4.4 How is dealt with outliers?

In this research, there has been dealt with outliers. Taking into account the existing literature and based on general economic sense, the following steps are taken to deal with the outliers in the dataset.

First, companies which make a loss (i.e. negative profit) are excluded from the dataset, because negative EBITDA and EBIT values would lead to negative multiples that do not make sense. According to Bhojraj and Lee (2002) it is very difficult to value loss making firms. In line with these authors and in line with Dittmann and Weiner (2005), negative EBIT and EBITDA firm-year observations are excluded from the dataset.

Secondly, only positive NET SALES are used. DataStream sometimes sets the value of NET SALES at zero, because they have no information on sales available. In order to deal with this issue, only the sales data with values larger than 0 have been used.

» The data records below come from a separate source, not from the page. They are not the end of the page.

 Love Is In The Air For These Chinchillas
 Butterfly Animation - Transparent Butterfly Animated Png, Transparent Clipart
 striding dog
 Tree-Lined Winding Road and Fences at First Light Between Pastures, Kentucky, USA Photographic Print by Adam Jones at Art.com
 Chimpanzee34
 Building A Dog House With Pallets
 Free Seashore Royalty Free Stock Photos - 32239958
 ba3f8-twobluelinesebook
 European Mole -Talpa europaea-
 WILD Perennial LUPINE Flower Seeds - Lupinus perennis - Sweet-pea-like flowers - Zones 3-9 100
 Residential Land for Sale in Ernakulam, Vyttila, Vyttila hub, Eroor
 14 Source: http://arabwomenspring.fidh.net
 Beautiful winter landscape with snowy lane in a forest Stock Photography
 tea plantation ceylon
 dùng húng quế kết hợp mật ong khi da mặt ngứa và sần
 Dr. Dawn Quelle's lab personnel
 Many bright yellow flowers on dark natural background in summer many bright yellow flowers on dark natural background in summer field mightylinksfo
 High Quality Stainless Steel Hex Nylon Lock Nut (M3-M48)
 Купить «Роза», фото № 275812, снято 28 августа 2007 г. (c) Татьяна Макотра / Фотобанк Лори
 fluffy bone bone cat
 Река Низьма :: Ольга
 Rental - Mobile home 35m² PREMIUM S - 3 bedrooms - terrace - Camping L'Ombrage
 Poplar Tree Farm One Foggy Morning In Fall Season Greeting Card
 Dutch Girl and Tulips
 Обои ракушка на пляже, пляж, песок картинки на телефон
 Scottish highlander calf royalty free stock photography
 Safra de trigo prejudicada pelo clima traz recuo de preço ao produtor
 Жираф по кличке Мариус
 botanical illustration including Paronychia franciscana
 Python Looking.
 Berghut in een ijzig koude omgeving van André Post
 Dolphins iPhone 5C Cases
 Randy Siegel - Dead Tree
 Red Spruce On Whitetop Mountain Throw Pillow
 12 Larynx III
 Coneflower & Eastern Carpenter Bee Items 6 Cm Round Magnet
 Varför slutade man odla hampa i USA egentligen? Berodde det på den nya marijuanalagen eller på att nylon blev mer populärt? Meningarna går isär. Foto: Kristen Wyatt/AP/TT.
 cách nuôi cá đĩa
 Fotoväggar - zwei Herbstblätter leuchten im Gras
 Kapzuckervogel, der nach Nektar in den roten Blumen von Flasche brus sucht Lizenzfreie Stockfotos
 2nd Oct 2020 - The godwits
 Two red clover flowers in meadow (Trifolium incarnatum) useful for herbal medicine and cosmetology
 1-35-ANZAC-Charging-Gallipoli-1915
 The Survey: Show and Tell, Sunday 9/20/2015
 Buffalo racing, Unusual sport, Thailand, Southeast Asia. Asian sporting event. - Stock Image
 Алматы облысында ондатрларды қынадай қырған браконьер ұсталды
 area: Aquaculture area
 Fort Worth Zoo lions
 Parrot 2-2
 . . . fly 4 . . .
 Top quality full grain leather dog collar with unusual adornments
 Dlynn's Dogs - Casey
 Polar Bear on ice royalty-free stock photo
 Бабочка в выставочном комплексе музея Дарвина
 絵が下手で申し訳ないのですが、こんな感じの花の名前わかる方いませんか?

Thirdly, the upper value of the three multiples is limited to 30, in order to cope with a possible upward bias of the data set due to the removal of the negative values of EBITDA, EBIT and NET SALES. The limit is in line with the Damodaran website10 and

Macabacus website11.

Lastly, in line with prior research of Dittmann and Weiner (2005) and Liu, Nissim and Thomas (2002), both the multiples and all variables in the regressions are winsorized at a 1% - 99% interval over all observations for each variable in order to reduce the impact of outliers, within the dataset.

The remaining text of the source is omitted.